▶ [PROBLEM]
Collect every line in the entries below that contains the string "head". Case counts.

* START *

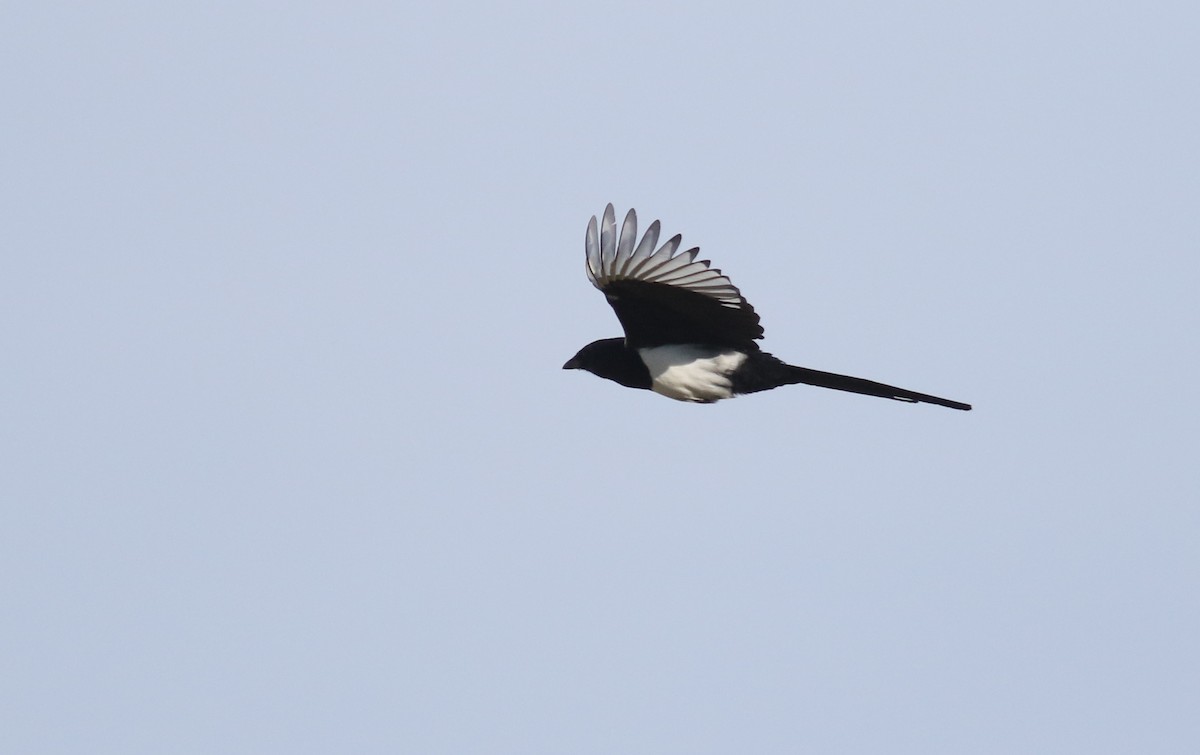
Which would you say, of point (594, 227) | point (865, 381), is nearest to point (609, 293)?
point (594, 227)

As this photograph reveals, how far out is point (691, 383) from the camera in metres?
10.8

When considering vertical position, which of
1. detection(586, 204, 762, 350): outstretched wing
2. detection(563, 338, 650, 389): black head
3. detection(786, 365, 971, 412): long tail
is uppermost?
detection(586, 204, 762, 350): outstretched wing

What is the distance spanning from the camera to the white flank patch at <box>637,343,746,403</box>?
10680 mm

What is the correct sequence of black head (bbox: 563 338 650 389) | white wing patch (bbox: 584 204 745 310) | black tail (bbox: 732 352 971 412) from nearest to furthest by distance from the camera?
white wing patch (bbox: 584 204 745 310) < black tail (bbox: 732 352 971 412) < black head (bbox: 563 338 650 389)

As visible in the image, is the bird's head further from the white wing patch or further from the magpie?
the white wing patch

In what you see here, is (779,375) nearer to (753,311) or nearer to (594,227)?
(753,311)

* END *
* START *

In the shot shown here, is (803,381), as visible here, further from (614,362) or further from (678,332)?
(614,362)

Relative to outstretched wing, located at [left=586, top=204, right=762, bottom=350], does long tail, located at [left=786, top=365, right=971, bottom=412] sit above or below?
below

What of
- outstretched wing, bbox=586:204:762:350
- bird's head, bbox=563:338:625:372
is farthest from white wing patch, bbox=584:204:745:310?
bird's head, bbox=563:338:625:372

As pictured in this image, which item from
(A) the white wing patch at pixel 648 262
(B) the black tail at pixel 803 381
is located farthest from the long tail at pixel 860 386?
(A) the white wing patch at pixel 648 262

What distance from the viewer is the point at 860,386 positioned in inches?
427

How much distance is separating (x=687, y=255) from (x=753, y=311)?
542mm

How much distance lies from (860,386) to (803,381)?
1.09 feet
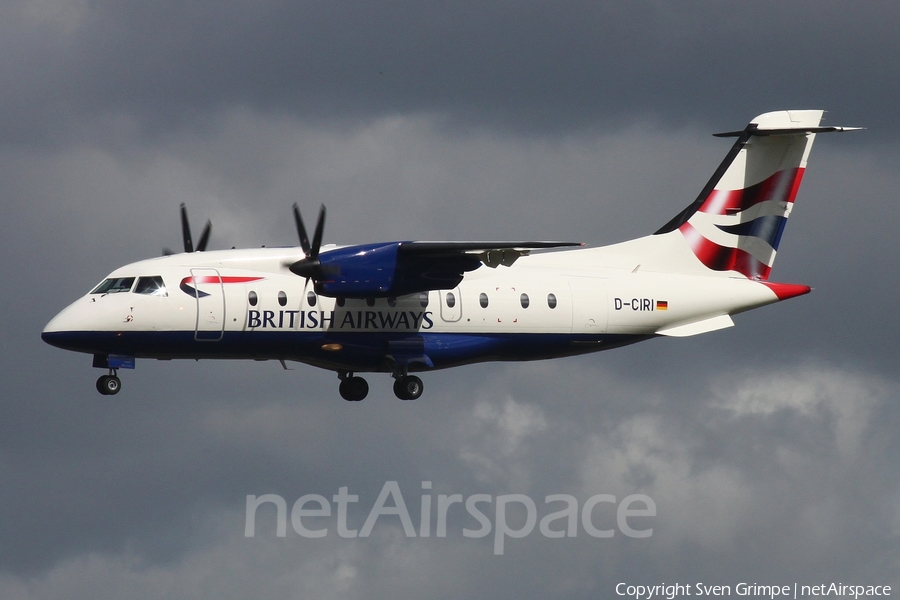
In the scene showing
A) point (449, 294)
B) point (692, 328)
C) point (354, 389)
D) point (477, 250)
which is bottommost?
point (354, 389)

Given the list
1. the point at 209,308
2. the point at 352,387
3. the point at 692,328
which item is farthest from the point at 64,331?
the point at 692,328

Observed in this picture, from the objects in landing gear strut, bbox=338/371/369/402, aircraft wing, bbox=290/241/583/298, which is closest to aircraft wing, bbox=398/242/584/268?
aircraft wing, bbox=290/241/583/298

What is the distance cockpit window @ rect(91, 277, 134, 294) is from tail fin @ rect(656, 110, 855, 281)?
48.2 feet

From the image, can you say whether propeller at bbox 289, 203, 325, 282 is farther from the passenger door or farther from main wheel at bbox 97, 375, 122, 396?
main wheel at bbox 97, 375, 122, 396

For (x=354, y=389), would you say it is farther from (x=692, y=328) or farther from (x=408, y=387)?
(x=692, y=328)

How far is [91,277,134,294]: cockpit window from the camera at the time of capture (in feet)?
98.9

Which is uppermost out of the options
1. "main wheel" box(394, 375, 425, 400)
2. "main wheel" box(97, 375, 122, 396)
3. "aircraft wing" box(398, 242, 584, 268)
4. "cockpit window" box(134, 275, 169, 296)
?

* END *

▶ [EXERCISE RESULT]
2. detection(563, 338, 650, 389): black head
What is the correct sequence of black head (bbox: 563 338 650 389) | white wing patch (bbox: 584 204 745 310) | black tail (bbox: 732 352 971 412) from nearest to furthest by distance from the camera?
white wing patch (bbox: 584 204 745 310) < black tail (bbox: 732 352 971 412) < black head (bbox: 563 338 650 389)
As visible in the image, is the bird's head further from the white wing patch or further from the magpie?
- bird's head, bbox=563:338:625:372
bird's head, bbox=563:338:625:372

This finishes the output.